* Extrait choisi
Moustique ou acouphène ? J’ai parié sur l’acouphène et me suis réveillée avec trois nouvelles piqûres, dont une dans la paume de la main.

J’ai branché un clavier ergonomique à mon Macbook, rehaussé sur une boîte à chaussure pour ne plus avoir à choisir entre douleur dorsale et tendinite. La posture est meilleure, mais je n’avais pas anticipé que le clavier Microsoft serait lu comme un clavier Apple. Où êtes-vous ? Venez, venez, mes petits caractères spéciaux.

Qui dit épilation dit podcast : Roxane Stojanov dans Tous danseurs. J’ai trouvé ça un peu gros qu’elle entre à l’école de danse de l’Opéra en ignorant que cela menait au ballet et à la carrière de danseur professionnel, puis je me suis souvenue que j’étais allée en classe préparatoire en ignorant tout de l’école à laquelle elle préparait (ça me permettait de repousser le moment de choisir une unique matière).

* Données de l'exercice

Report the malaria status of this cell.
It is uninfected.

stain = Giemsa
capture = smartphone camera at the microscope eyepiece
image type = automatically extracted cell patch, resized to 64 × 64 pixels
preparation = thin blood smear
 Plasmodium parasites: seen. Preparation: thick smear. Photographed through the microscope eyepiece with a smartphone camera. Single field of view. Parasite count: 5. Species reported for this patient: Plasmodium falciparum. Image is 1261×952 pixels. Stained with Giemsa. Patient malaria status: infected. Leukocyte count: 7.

---

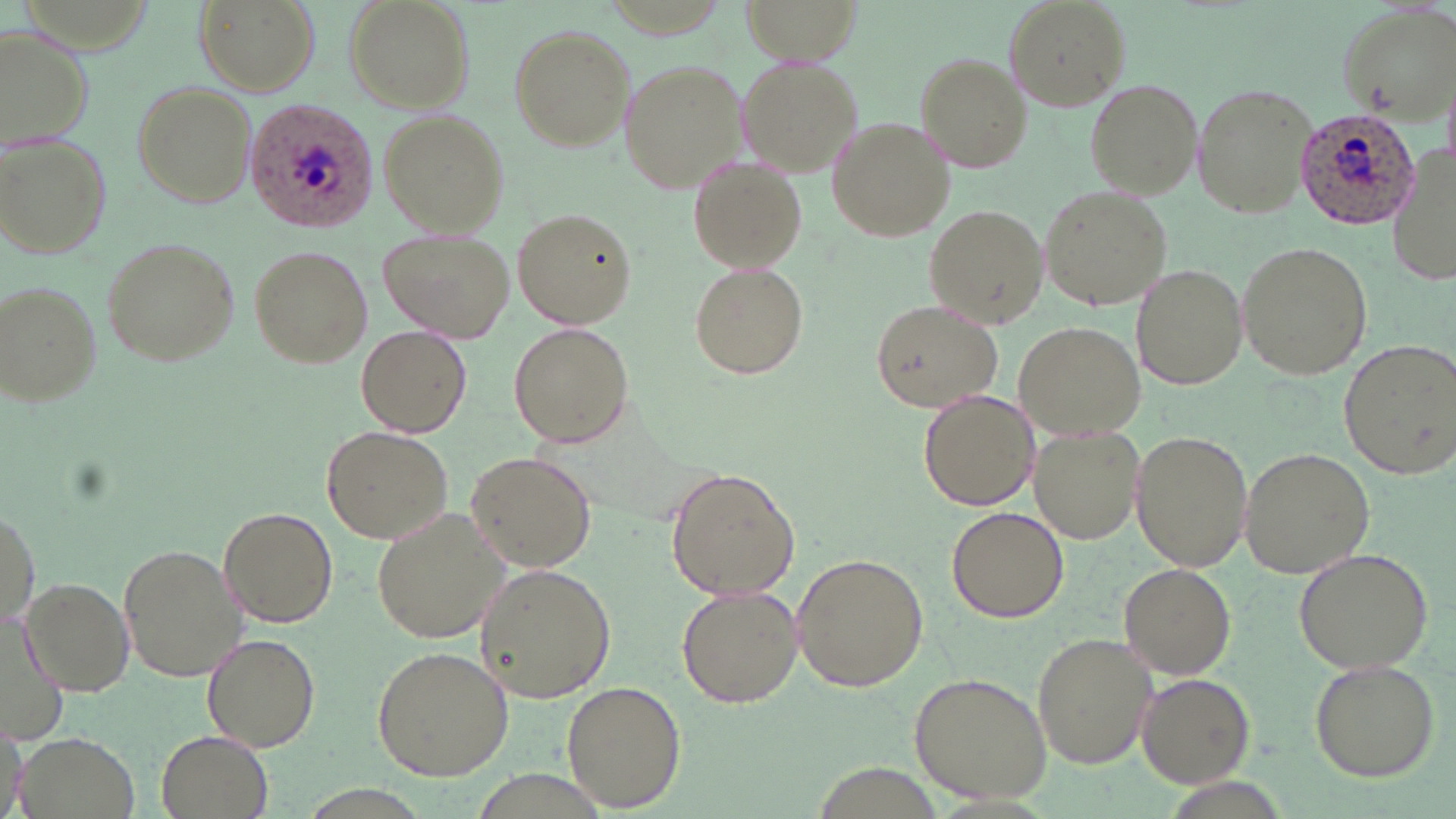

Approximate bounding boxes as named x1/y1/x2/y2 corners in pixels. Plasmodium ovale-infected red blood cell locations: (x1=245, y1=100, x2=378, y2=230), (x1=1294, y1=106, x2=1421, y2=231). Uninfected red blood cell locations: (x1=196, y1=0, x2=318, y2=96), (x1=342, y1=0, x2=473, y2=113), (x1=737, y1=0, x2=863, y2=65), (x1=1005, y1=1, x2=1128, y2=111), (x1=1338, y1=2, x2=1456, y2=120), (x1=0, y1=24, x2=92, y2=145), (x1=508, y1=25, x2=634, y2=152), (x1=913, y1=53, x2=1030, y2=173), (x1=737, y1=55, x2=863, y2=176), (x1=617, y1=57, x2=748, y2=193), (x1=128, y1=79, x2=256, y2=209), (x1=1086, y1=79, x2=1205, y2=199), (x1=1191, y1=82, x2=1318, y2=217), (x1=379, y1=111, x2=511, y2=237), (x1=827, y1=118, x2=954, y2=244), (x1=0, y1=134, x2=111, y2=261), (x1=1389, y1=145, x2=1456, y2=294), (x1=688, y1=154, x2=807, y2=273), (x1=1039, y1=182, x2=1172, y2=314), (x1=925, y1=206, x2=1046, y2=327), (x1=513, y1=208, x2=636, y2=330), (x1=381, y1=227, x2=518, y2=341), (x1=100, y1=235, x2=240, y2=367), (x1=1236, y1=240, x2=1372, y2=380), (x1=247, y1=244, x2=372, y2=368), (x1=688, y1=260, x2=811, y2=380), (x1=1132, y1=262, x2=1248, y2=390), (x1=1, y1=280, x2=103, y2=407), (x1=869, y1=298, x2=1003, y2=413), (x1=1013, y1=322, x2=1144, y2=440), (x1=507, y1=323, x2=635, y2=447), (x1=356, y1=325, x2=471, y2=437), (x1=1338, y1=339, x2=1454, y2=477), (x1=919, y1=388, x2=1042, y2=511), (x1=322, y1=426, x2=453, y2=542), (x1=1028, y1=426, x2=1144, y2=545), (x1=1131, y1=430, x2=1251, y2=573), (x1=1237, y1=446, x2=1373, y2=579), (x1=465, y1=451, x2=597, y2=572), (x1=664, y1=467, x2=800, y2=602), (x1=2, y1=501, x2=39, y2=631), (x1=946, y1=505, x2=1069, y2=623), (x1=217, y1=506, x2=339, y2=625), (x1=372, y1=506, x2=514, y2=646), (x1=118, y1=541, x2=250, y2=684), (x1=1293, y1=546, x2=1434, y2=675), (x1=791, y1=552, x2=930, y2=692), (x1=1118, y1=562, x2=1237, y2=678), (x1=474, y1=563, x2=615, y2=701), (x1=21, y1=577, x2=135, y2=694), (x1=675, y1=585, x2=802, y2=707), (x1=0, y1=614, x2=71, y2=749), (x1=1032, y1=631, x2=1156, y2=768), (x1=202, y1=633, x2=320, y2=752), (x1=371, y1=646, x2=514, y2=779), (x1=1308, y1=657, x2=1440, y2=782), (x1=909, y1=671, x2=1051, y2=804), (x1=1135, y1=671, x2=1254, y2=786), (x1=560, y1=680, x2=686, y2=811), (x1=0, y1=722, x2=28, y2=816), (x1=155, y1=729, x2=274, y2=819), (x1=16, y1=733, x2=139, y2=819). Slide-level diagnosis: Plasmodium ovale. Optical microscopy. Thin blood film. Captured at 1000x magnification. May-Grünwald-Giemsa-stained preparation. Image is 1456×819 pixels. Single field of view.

* Petit exercice A
Dans les enregistrements, remplace "eyepiece" par "ocular" sur le passage qui va de la ligne contenant "stain = Giemsa" jusqu'à celle contenant "Plasmodium parasites: seen.", les deux incluses, puis recopie ce passage sans autre modification.
* Petit exercice B
Reprends l'extrait choisi après sa dernière phrase et poursuis-le.
L'extrait et les enregistrements n'ont aucun lien entre eux.

* Réponse rédigée A
stain = Giemsa
capture = smartphone camera at the microscope ocular
image type = automatically extracted cell patch, resized to 64 × 64 pixels
preparation = thin blood smear
 Plasmodium parasites: seen. Preparation: thick smear. Photographed through the microscope ocular with a smartphone camera. Single field of view. Parasite count: 5. Species reported for this patient: Plasmodium falciparum. Image is 1261×952 pixels. Stained with Giemsa. Patient malaria status: infected. Leukocyte count: 7.

* Réponse rédigée B
Cours de stretching postural. Quinze jours suffisent pour que mon corps entonne du Marc Lavoine : j’ai tout oublié quand tu m’as oublié. On ne s’énerve pas contre son soi-même, comme dit la prof, mais quand même un peu. Ça va rotationner, oui ?

Sur le dos comme un insecte renversé, un élastique passé au pied et tenu dans chaque main, j’essaye de développer par les ischio-jambiers sans engager le quadriceps (histoire de bypasser le genou). C’est mou du genou des ischio-jambiers, mais dur des adducteurs qui me font trembler, tétanisés dans leur contraction excentrique.

Mon genou ne peut pas (encore ?) aller dans l’hyperflexion (je renonce à m’agenouiller), ça me dépite, puis j’apprends que S. annule ses vacances pour être opérée rapidement des ligaments croisés ; finalement j’aime bien mon ménisque fissuré.


En visio, à distance, on tente de dénouer l’appréhension d’une plus grande distance encore, d’un déménagement auquel je ne prends pourtant pas part — auquel je ne prends justement pas part. De n’être pas concernée, je m’éloigne avant qu’il ne s’éloigne de moi, repli protecteur qui pourrait se transformer en prophétie autoréalisatrice si le boyfriend ne savait si bien me faire parler. Alors on parle. Déménagement, place à laquelle être.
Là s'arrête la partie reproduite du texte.